EXERCÍCIOS:
[A] Segundo o excerto, em que dia começa a negociação com os representantes dos professores?
[B] Transcreva do excerto o trecho entre "Existe um programa" e "a legislatura seguinte?", inclusive.

EXCERTO PARA LER:
Existe um programa para a educação de adultos, mas não se vê onde está o dinheiro para fazer um programa com a ambição que tem o Governo do Partido Socialista nessa matéria. Mas para fechar este ponto sobre a negociação com os sindicatos sobre as carreiras dos professores, o que o senhor ministro nos está a dizer é que a porta vai ser aberta agora para contar este tempo que ficou congelado na carreira dos professores, mas necessariamente não tem de ficar fechada até ao final da legislatura, ou seja, alguma parte da recuperação desse tempo pode passar para a legislatura seguinte?

Não, o que eu disse foram coisas muito claras. Disse que existiu um conjunto de reuniões entre o Governo e os representantes dos professores, aí foi assinado um compromisso e, nesse compromisso estão premissas importantes para a negociação que começará no dia 15 de dezembro. Esta é uma nova questão que em nada está relacionada diretamente, ainda que esteja associada, com a questão do descongelamento. Nós vamos para esta negociação e para estas reuniões de boa-fé. Sabemos que será um período longo de negociação, mas sabemos que nós, como as organizações sindicais, porque acreditamos que sim, entraremos nessas reuniões de boa-fé. Agora, temos de conciliar em todas as decisões e todo o caminho que fizermos, naquele conjunto de questões que estão inscritas no nosso compromisso, duas coisas: por um lado o ritmo e, por outro lado, os meios existentes no país em termos orçamentais e financeiros, não pondo em risco algo que todos, inclusivamente os professores, conseguimos, que é descongelar carreiras, retomar uma política diferente relativamente àquilo que tínhamos há quatro anos, podendo restituir um conjunto de benefícios e rendimentos aos portugueses, e, com isto queria dizer que essas são obviamente as balizas.

Agora, existe aqui outra questão, nós continuaremos a articular, a tentar concertar, porque essa concertação temo-la vindo a fazer com os professores que são absolutamente fundamentais para o trabalho que o Governo, mas também a sociedade portuguesa e o Ministério da Educação fazem todos os dias. Foi muito estranho o que aconteceu nesta cronologia de 15 dias, em determinado momento o Ministério da Educação não ouvia os professores e, por isso, a direita dizia que nós não ouvíamos os professores e, em determinado momento, nós ouvimos os professores e parece que cedemos tudo aos professores. Há aqui um pingue-pongue de não entendimento do que é que querem verdadeiramente.

Os sindicatos festejaram quando se fez esse memorando de acordo e deu a ideia de que eles tinham obtido o que queriam.

Sempre que há um compromisso ambas as partes festejam. A concertação é mesmo isso. Ninguém se viu obrigado a assinar aquele compromisso.

DADOS EM ANÁLISE:
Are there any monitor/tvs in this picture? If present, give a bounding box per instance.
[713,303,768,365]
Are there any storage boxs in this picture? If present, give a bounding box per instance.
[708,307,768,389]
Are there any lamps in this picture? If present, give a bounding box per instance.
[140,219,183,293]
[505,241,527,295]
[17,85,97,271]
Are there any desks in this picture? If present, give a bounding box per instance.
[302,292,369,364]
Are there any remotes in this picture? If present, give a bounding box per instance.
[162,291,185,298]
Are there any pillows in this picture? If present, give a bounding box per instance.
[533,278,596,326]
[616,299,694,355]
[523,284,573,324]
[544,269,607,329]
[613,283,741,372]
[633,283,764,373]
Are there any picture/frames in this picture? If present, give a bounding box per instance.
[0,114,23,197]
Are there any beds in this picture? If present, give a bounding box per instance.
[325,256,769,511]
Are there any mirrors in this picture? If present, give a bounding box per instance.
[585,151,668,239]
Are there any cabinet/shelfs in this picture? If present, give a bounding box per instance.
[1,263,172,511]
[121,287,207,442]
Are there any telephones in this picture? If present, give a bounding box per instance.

RESPOSTAS:
[A] No dia 15 de dezembro.

[B]
Existe um programa para a educação de adultos, mas não se vê onde está o dinheiro para fazer um programa com a ambição que tem o Governo do Partido Socialista nessa matéria. Mas para fechar este ponto sobre a negociação com os sindicatos sobre as carreiras dos professores, o que o senhor ministro nos está a dizer é que a porta vai ser aberta agora para contar este tempo que ficou congelado na carreira dos professores, mas necessariamente não tem de ficar fechada até ao final da legislatura, ou seja, alguma parte da recuperação desse tempo pode passar para a legislatura seguinte?